POLITICS

Pair charged in alleged mass murder plot get new court date in April

03/06/2015 04:00 EST | Updated 05/05/2015 05:59 EDT
HALIFAX - The Crown prosecutor leading the case against two people accused of plotting to shoot shoppers in a Halifax mall says police are still gathering evidence and she has yet to disclose much to defence lawyers almost three weeks after charges were laid.

Speaking outside Halifax provincial court on Friday, Shauna MacDonald said lawyers representing 23-year-old Lindsay Kanittha Souvannarath of Geneva, Ill., and 20-year-old Randall Steven Shepherd of Halifax can expect to receive some files on Monday.

"It would be a complicated process in any event because of the nature of the charges," she said after a judge agreed to set a date for a preliminary hearing when the case returns to court April 10. "I haven't gone through all of the evidence. There is still more to come in."

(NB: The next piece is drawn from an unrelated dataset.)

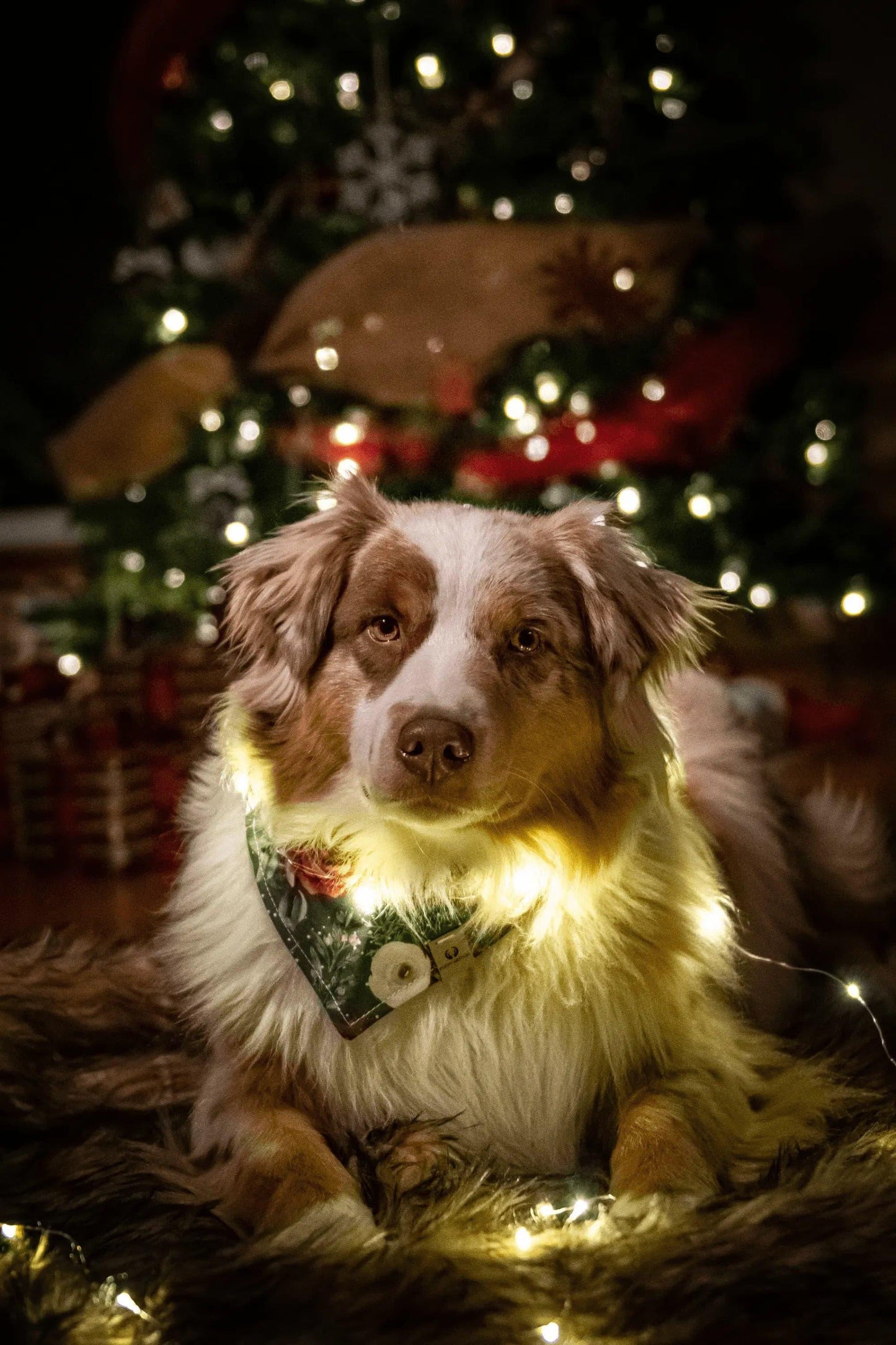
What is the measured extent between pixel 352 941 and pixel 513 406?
2641mm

Souvannarath and Shepherd, who both appeared in court Friday, were charged last month with conspiracy to commit murder. They also face charges of conspiracy to commit arson, illegal possession of weapons for a dangerous purpose and making a threat through social media.

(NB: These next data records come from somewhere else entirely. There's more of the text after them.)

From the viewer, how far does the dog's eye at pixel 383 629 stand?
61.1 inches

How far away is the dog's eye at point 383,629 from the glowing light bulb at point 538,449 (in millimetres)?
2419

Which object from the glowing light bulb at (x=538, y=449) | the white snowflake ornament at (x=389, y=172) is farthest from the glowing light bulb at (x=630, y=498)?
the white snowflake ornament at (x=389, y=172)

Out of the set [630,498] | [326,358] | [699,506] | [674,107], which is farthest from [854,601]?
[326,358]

Police allege the plot could have resulted in mass casualties at the Halifax Shopping Centre on Valentine's Day.

None of the allegations have been proven in court.

Souvannarath glanced up at photographers through a pair of thick-rimmed glasses just before her handcuffs were removed and she was led up a flight of stairs by a pair of sheriff's deputies. As she was led into the courtroom, she carefully adjusted her glasses, but her face was expressionless.

Shepherd, a thin man with shaggy, shoulder-length blond hair, slightly shook his head as his cuffs were removed.

Information sworn by Halifax police alleges the offences took place between Jan. 6 and Valentine's Day and were carried out in concert with James Lee Gamble, a 19-year-old man found dead by police in his Halifax home on Feb. 13.

Police say three long-barrelled rifles were seized from the home in the suburb of Timberlea.

MacDonald said neither Souvannarath nor Shepherd have applied for bail, though they are free to do so at any time.

"We've had no indication that it's going to happen at this point," MacDonald said outside court.

Given the nature of the charges, an application for bail would have to be submitted to the Supreme Court of Nova Scotia. If that were to happen, MacDonald said the Crown would oppose their release.

Souvannarath was represented by defence lawyer Luke Craggs. Shepherd's lawyer was Roger Burrill. Neither defence lawyer spoke to reporters after the hearing.

MacDonald confirmed the murder conspiracy charge means the accused would automatically face a judge and jury if the case goes to trial.

As well, she said even though some of the allegations against Souvannarath predate her arrival in Halifax on Feb. 13, the provincial Crown has jurisdiction because an offence can be committed in two places at the same time, adding that she has heard nothing from U.S. authorities.

As an example, she said someone in Calgary accused of threatening someone in Halifax could be charged in either place.

Police say Souvannarath and Shepherd were arrested at the airport in Halifax after she arrived there and met him.